Wednesday, April 1, 2015

This is What I Look Like Now

This is the third time I have started writing this post. I guess the reason is because I've been thinking a lot more about skin care recently - particularly anti aging- and before I go into telling you about it I want to have ALL the facts. But until then I'm stuck. I don't write posts just to get posts up, and right now this is very much on my mind. I'm not really doing many new things at the moment, just trying to stay on the tightest budget of my life, and being kind of boring about it. So I'm writing what I've got so far. I miss you!

I was inspired to pursue this topic because while a friend of mine was doing anti aging research for her blog she mentioned to me that the ideal time to start preparing an anti aging routine was in your mid 20s. This led to a lot of questions:
  • says who?
  • who is making money off of this belief?
  • what are other people doing for anti aging?
  • what are other people my age doing for anti aging?
I sifted through a lot (I really mean A LOT) of media to try to get more information on the topic. My first google search led me to countless articles. Most of them were very advertise-y, and my ears usually grow shut at the first hint of biased information so...

The majority of the results listed anti aging products and their active ingredients. Ok, It's great that you have this kind of acid, but what does that mean? I'll be honest. I know that good research goes past page two or three of google search, but this is not a dissertation, ok?

My next search was youtube. That's where I get all of my makeup info. And why not? there are a ton of tutorials done by a ton of people of all ages and ranges of expertise. This search was not fruitful either. I could TELL immediately that everyone was trying to sell something, and if they weren't they were getting paid to sell something, and if they weren't they didn't seem to have any idea what they were talking about, and if they did all they listed was a bunch of products just like the google search. *deep breath* Not what I'm looking for, sorry.

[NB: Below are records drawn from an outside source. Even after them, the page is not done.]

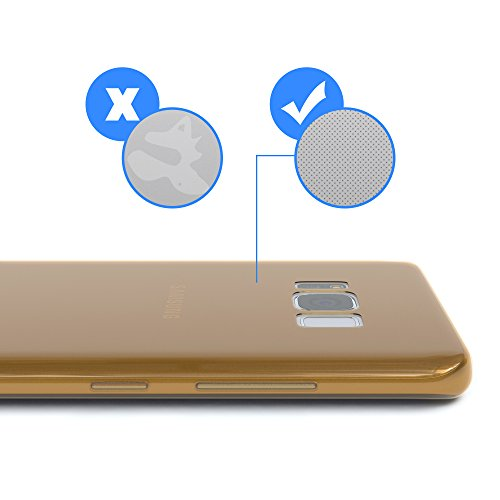 "EAZY CASE Handyhülle für Samsung Galaxy S8 Plus Hülle - Premium Handy Schutzhülle Slimcover ""Brushed"" Aluminium Design - TPU Silikon Backcover in brushed Lila Gold - Clear"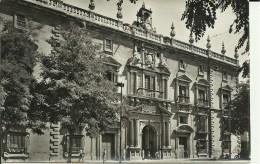 Granada - Palacio De La Chancillaria - 2 Scans - Granada
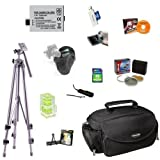 47st.Photo Professional 4GB Accessory Kit for the Canon EOS Digital Rebel XS & XSi SLR
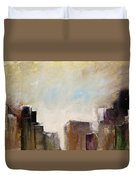 Summer In The City Abstract Geometric Original Painting On Canvas Duvet Cover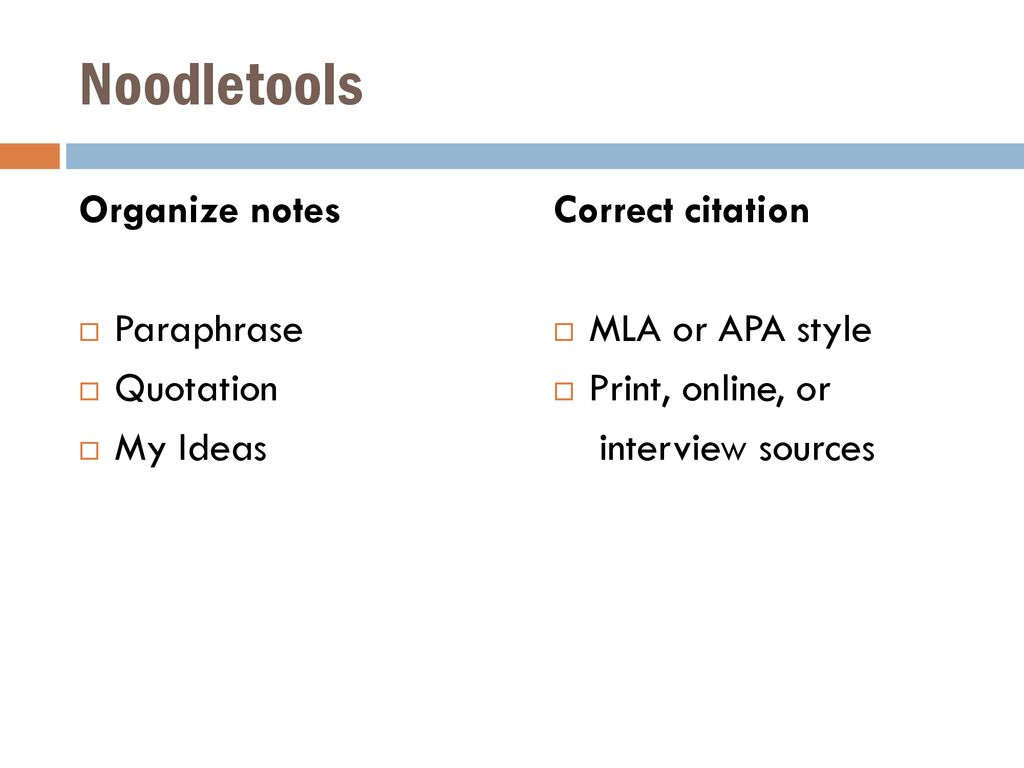 Noodletools Organize notes Paraphrase Quotation My Ideas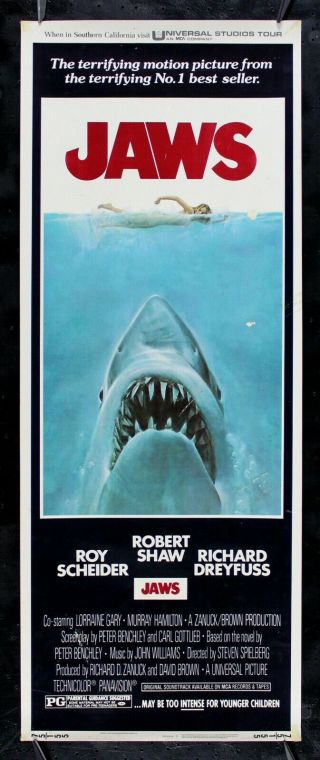 Jaws ✯ Cinemasterpieces Movie Poster Insert Not A Fake 1975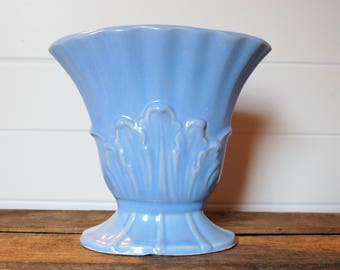 Vintage Light Blue Vase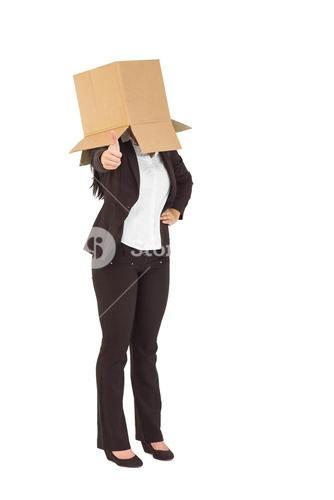 Businesswoman showing thumbs up with box over head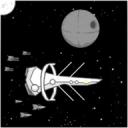 宇宙戰艦物語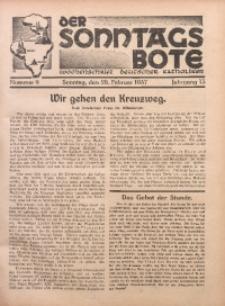 Der Sonntagsbote. Wochenschrift deutscher Katholiken, 1937, Jg. 13, Nr. 9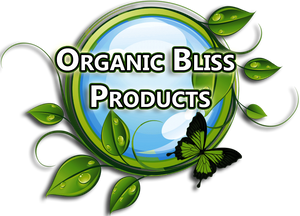 Organic bliss products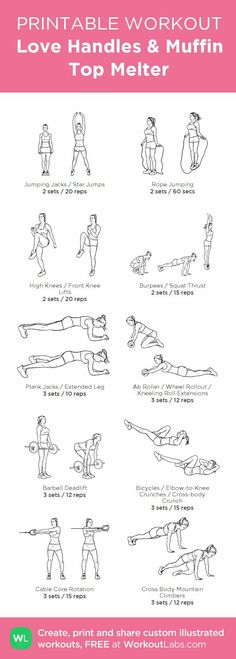 Love Handles & Muffin Top Melter Printable Illustrated Gym Workout for Women Love Handles · WorkoutLabs Fit Source by jessicacgriff The post Love Handles · WorkoutLabs Fit appeared first on Marilyn Fitness. Fitness Workouts, Gym Workouts Women, Workouts For Teens, Fun Workouts, At Home Workouts, Gym Workout Plan For Women, Gym Plan For Women, Ladies Workout, Woman Workout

Honestly, at this point all I had were more questions. And now I don't even really remember what I did next for research. I know I referenced some of my MVPs: Birchbox (aka Old Faithful), Peach and Lily (aka Korean Old Faithful), my friends (nobody cares about anti aging), Nordstrom (found a jar of $2000 cream).......... Here were my new questions:
  • what are all of these active ingredients, and what are they used for?
  • how do you take all of these active ingredients and create a routine that is right for you?
  • if I'm preventing problems I don't even have how do I know if I want wrinkle cream or depuffing cream?
  • wait a minute, why eat clean, stop using shampoo, and then bathe in acids?
So here are the important things I've learned about anti aging so far:

If you start thinking a lot about anti aging - you will find problems with your face that you didn't see EVER BEFORE. I know the wrinkles under my eyes didn't show up overnight, like magic, after my first google of the phrase "anti aging." By directing my thoughts toward anti aging I immediately aged my face (in my eyes) by maybe five years. That is disappointing because why create hangups where there are none?

There are two types of exfoliation - and they are totally different! There's physical exfoliation and chemical exfoliation. Your face is a big factory that is always running, day and night. It's entire job is to make new skin so when the top layer of skin cells on your face falls off, all day every day, there's still skin on your face. Newer skin is deeper and as it ages it gets closer to the surface and by the time it's at the surface it's dead. The rate at which this happens is called Cell Turnover - which I've learned is a very important buzzword to salespeople. As people age, the cell turnover rate slows and so basically you have more dead, dull skin cells sticking to your face, drying out, changing colors (maybe) and wrinkling up. Ew.

Physical exfoliation is great IMO - your dry-ass legs will thank you for running a scratchy scrubby over them once a week. This strategy isn't the same for your face. Don't ask me why. So that's where chemical exfoliators come in. You've probably heard of a Chemical Peel - are things starting to come together here? Cell turnover! A professional takes a very strong acid and basically exposes the baby skin on your face. Ta da. The active ingredients in your at-home, daily-use products will not work at on the same scale of course, but they use the same ingredients; and they work best overtime.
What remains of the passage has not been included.